Ain Bouziane, Ain Cherchar, Ain Kechra, Ain Zouit, Azzaba, Bekkouche Lakhdar, Ben-El-Ouiden, Benazouz Beni Bechir, Beni Oulbane, Beni Zid, Bouchtata, Cheraia, Collo, Djendel Saadi Mohamed, El-Ghedir El-Hadaik, El-Harrouch, El Marsa, Emdjez Edchich, Essebt, Filfila, Hamadi Krouma, Kanoua, Kerkera, Kheneg Mayoum, Oued Zehour, Ouldja Boulballout, Ouled Attia, Ouled Hebaba, Oum Toub, Ramdane Djamel, Salah Bouchaour, Sidi Mezhiche, Skikda, Tamalous, Zerdazas, Zitouna.
Économie
wilaya à double vocation initiale agricole et touristique, Skikda était réputée pour ses plages, ses vergers d'agrumes (oranges, mandarines, citrons, etc.), sa culture de la fraise, ses huileries d'olive et la transformation de poisson. Après l'indépendance, elle est devenue une zone industrielle importante de l'Algérie, formant le triangle industriel de l'est avec Constantine et Annaba.

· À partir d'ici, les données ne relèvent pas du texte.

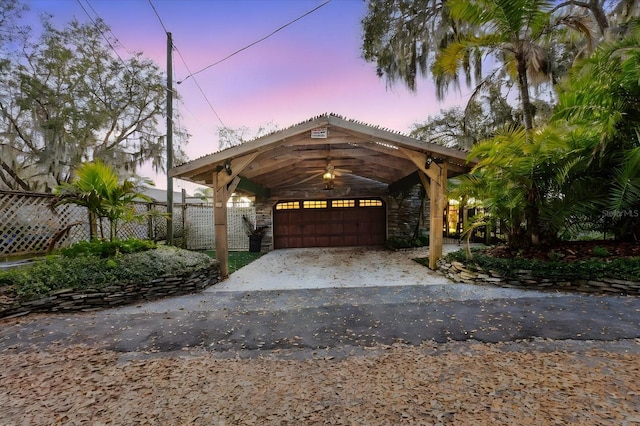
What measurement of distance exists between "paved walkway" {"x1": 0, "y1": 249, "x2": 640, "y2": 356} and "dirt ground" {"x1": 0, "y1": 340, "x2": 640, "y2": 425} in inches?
9.7

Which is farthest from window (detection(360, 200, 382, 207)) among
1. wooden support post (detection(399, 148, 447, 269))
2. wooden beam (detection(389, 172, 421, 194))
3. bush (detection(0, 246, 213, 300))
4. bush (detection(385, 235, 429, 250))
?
bush (detection(0, 246, 213, 300))

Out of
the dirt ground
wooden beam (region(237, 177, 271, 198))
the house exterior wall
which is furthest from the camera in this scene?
the house exterior wall

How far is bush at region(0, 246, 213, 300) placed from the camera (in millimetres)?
3604

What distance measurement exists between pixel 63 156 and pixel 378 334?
39.6ft

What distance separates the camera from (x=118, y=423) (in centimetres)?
163

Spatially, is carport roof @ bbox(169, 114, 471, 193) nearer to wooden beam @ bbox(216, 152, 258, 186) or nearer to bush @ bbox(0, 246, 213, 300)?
wooden beam @ bbox(216, 152, 258, 186)

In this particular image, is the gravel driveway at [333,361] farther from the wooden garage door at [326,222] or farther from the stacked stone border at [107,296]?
the wooden garage door at [326,222]

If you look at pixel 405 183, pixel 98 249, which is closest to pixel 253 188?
pixel 98 249

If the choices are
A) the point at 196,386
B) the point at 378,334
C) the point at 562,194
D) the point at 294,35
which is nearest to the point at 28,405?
the point at 196,386

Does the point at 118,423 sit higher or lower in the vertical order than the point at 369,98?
lower

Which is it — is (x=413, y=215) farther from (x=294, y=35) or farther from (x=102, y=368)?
(x=102, y=368)

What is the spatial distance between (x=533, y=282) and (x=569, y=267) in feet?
1.71

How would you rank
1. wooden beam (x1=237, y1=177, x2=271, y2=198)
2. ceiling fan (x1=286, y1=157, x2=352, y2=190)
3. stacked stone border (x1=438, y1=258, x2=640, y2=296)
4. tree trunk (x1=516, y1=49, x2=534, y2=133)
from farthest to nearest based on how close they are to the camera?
ceiling fan (x1=286, y1=157, x2=352, y2=190)
wooden beam (x1=237, y1=177, x2=271, y2=198)
tree trunk (x1=516, y1=49, x2=534, y2=133)
stacked stone border (x1=438, y1=258, x2=640, y2=296)

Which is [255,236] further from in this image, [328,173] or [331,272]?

Une station de dessalement de l'eau de mer est en cours de réalisation ainsi qu'un complexe de production de l'hélium liquide.
Le tourisme, fort prometteur en raison de l'énorme potentiel de la Wilaya en la matière, souffre aujourd'hui d'un manque d'infrastructures et des effets de la politique du tout industriel initié durant les années 70. Mais des efforts sont déployés depuis quelques années pour redynamiser le secteur.
Un pôle technologique dont le site se situerait à la sortie Sud de la ville est également à l'étude.
Culture
La ville possède une tradition ouvrière. Celle-ci a commencé à s'exprimer politiquement dès 1911 avec la grève des dockers du port et s'est répercutée sur les tendances gauchistes des nationalistes Skikdis. En 1935, le réformateur religieux Abdel-Hamid Ibn Badis, visitant la ville y fut mal accueilli. Ce qui a donné naissance au mythe d'une ville dont les enfants auraient été maudits par le célèbre Prédicateur.
Durant les années 1920-1930, un prédicateur religieux errant du nom de Ben Aroua, émit une série de prophéties sur l'avenir de la ville dont celle, demeurée célèbre dans la mémoire collective, relative à la guerre et l'indépendance, à un serpent métallique dont les origines se perdent dans les sables du désert et la tête dans le mer, allusion allégorique au pipeline qui relie les champs pétrolifères du Sahara au terminal pétro-chimique, ainsi qu'à la survenue d'une catastrophe de type apocalyptique dont ne seront rescapés que ceux qui se réfugieront sur les hauteurs du Djebel Messiouel situé non loin de la ville.
Comme toutes les cités portuaires, la ville possédait une pègre locale qui est arrivée durant un certain temps à concurrencer le milieu marseillais sur son propre terrain.
La ville possède une intelligentsia très dispersée et souvent forcée à l'exil ou au repli. Elle se caractérise par une parfaite maîtrise de la langue française que l'on retrouve qu'en région parisienne. En raison de diverses causes socio-politiques, Celle-ci n'a jamais pu former une élite au service de la ville ou de sa région
Le Skikdi est réputé pour son caractère bien trempé et frondeur. Le parler local est l'un des rares à prononcer proprement le Kaf Arabe comme dans l'arabe littéraire au lieu du Gaf commun chez les populations arabophones du Maroc au Golfe Arabo-persique.